Across the data below, count every line where the string "United" appears. Answer with the number alone.

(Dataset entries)
╔══

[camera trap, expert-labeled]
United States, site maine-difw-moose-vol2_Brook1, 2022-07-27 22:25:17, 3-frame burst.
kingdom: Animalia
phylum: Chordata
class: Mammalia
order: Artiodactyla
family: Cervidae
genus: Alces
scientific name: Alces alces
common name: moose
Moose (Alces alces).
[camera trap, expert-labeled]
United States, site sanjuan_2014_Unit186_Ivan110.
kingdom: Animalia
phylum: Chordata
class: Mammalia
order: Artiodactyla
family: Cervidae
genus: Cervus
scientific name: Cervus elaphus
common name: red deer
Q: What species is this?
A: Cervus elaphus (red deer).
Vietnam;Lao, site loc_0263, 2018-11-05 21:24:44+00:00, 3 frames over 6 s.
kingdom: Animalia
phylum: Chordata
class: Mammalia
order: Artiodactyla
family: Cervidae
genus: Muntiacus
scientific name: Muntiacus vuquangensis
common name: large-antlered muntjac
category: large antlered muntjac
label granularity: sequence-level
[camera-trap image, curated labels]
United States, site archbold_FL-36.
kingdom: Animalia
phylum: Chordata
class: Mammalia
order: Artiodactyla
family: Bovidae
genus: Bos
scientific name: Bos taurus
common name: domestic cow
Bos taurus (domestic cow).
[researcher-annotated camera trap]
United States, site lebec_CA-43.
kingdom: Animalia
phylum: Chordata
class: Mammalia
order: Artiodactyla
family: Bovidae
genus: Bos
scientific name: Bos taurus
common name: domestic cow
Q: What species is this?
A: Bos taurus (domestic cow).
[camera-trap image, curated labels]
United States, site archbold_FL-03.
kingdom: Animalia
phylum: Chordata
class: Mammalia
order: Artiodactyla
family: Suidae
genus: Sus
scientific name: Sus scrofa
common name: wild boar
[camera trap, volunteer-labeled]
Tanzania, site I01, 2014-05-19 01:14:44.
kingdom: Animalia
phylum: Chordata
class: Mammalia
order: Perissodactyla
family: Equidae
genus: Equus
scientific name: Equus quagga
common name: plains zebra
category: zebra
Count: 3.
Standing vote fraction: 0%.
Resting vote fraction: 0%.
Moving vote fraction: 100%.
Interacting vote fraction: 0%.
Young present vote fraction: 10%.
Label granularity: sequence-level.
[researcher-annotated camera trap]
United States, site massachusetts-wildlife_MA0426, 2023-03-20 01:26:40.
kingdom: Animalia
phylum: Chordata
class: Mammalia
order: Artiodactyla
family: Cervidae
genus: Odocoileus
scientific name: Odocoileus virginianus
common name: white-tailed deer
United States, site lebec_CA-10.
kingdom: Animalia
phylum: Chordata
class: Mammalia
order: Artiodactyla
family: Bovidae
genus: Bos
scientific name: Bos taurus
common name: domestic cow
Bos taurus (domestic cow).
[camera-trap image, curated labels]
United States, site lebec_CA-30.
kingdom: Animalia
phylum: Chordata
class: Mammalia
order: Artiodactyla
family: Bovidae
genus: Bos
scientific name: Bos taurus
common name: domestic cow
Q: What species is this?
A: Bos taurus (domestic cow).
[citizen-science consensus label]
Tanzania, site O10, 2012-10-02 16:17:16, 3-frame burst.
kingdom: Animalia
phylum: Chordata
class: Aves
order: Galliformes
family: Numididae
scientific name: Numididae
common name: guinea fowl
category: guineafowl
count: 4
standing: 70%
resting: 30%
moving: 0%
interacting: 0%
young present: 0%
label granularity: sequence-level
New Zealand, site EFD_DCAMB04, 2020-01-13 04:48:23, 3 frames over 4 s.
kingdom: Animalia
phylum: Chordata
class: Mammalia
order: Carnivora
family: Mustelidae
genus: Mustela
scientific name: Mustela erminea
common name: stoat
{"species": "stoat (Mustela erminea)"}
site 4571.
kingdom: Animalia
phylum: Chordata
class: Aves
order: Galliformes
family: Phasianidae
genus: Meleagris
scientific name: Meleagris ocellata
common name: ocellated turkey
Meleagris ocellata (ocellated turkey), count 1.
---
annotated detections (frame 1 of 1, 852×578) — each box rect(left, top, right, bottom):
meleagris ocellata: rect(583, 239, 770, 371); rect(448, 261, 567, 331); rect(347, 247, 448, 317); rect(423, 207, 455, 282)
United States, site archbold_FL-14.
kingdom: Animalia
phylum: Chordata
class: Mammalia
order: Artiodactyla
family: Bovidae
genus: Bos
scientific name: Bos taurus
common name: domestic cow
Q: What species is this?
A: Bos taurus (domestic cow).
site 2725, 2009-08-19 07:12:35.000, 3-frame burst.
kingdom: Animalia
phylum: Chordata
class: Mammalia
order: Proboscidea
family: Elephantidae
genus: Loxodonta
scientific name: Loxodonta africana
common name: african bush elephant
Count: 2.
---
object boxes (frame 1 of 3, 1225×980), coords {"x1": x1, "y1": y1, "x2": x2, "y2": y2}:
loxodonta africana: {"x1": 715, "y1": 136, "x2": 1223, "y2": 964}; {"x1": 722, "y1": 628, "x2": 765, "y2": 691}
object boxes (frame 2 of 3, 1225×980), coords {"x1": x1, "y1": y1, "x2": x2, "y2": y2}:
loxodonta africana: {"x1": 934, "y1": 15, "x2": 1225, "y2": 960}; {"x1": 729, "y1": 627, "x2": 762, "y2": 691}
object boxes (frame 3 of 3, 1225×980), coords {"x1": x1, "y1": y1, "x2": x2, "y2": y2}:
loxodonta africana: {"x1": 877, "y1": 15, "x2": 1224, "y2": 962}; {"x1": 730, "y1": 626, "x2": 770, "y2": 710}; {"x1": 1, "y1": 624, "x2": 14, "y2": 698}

╚══

* Result *
9